**RECORDS**
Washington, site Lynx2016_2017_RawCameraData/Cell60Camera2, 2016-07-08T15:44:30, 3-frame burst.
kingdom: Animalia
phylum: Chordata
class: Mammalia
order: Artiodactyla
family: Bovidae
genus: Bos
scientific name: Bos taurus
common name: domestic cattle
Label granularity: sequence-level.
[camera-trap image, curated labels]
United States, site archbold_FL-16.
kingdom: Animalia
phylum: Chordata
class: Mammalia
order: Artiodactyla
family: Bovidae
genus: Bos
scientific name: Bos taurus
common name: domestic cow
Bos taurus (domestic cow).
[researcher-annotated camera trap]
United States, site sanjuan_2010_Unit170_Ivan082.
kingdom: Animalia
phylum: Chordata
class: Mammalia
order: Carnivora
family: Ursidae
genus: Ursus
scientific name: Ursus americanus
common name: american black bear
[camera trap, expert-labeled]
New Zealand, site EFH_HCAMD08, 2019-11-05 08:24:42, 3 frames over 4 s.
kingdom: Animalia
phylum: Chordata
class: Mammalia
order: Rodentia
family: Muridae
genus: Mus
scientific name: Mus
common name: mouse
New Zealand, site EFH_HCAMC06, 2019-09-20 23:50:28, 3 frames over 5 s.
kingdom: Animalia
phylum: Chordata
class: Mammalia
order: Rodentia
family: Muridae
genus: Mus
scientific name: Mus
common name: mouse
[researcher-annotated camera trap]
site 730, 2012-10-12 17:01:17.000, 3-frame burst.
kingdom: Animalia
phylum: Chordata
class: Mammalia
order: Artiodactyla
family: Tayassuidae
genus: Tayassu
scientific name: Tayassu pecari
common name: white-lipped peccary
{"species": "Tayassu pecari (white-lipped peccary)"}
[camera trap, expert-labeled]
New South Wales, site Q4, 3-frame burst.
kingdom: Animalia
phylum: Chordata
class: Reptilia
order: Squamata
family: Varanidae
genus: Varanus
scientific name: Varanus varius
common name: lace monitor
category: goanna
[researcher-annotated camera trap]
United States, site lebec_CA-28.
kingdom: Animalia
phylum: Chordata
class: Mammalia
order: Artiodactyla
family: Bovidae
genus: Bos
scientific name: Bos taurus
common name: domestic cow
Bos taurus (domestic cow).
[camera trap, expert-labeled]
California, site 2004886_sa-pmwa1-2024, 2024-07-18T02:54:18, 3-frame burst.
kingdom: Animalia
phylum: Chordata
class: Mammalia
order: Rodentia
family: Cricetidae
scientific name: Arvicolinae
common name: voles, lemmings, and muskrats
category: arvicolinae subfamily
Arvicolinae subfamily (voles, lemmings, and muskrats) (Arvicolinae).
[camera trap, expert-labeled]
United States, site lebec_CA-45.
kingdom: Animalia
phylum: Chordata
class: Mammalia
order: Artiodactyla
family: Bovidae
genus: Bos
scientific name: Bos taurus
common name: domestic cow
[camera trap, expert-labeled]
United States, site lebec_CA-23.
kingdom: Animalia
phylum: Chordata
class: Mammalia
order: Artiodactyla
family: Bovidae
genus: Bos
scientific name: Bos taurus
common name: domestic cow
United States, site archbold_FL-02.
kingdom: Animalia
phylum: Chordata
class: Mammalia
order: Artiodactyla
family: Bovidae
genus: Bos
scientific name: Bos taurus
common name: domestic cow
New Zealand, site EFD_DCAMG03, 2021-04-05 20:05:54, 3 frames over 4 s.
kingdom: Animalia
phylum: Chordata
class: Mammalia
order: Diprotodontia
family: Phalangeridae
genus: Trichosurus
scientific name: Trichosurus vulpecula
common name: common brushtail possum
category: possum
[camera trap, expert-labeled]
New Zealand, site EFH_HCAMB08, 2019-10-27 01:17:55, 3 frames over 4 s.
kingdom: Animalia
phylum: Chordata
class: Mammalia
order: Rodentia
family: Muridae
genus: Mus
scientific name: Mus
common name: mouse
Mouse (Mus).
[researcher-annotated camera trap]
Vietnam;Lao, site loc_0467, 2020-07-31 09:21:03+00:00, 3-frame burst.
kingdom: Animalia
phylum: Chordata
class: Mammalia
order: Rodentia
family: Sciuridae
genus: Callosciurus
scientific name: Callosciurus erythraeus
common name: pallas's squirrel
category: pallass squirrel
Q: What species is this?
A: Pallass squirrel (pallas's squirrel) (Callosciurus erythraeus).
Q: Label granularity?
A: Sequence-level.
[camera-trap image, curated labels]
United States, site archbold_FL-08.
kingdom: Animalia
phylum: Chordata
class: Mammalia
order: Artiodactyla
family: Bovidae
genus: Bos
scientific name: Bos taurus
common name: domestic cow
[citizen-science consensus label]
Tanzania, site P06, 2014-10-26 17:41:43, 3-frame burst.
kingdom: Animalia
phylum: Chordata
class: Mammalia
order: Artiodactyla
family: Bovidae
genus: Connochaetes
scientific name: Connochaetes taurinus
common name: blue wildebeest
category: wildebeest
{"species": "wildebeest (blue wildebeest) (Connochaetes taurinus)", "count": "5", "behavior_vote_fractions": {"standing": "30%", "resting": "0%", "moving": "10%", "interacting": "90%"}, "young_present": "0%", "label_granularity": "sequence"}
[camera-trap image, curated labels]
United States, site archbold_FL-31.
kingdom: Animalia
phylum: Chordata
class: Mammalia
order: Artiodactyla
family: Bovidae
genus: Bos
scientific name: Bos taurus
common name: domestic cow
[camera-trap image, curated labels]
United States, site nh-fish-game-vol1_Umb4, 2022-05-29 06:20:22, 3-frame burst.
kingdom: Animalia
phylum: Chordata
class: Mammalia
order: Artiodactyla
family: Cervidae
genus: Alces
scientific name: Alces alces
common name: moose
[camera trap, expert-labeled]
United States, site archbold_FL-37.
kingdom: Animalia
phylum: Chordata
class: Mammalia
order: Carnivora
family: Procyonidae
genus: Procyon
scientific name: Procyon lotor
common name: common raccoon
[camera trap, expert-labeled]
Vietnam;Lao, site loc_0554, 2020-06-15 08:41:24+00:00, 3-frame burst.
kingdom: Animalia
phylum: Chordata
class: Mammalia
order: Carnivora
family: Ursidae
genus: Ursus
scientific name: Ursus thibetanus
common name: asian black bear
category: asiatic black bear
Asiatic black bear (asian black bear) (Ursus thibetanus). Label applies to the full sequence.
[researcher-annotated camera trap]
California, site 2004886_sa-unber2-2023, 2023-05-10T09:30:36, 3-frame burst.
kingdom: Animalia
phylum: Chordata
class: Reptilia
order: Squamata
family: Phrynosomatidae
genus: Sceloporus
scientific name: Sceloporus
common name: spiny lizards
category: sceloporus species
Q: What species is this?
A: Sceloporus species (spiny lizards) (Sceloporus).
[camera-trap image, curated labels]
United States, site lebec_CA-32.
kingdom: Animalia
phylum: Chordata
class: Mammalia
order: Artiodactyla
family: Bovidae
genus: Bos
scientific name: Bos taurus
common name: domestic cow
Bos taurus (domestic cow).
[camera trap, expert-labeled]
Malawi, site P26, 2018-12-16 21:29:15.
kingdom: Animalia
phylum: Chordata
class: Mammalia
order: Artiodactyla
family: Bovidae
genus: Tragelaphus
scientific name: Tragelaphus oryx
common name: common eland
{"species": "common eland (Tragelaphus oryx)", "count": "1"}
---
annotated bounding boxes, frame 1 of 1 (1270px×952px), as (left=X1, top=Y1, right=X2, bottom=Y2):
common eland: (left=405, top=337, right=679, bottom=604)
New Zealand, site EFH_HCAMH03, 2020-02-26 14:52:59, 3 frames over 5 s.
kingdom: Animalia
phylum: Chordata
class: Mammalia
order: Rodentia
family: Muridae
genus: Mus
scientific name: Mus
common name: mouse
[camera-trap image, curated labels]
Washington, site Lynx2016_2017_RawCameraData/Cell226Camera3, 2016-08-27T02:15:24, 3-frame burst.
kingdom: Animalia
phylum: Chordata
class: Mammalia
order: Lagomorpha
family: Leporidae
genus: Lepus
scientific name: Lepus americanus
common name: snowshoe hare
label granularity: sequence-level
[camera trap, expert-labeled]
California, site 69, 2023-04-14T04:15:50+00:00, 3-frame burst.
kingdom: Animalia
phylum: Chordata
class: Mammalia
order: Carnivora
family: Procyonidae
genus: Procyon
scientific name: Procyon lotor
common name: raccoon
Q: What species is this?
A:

**WHAT NEEDS TO BE DONE**
Considering only the data above, return the lines in which "California" occurs.

**EXERCISE OUTPUT**
California, site 2004886_sa-pmwa1-2024, 2024-07-18T02:54:18, 3-frame burst.
California, site 2004886_sa-unber2-2023, 2023-05-10T09:30:36, 3-frame burst.
California, site 69, 2023-04-14T04:15:50+00:00, 3-frame burst.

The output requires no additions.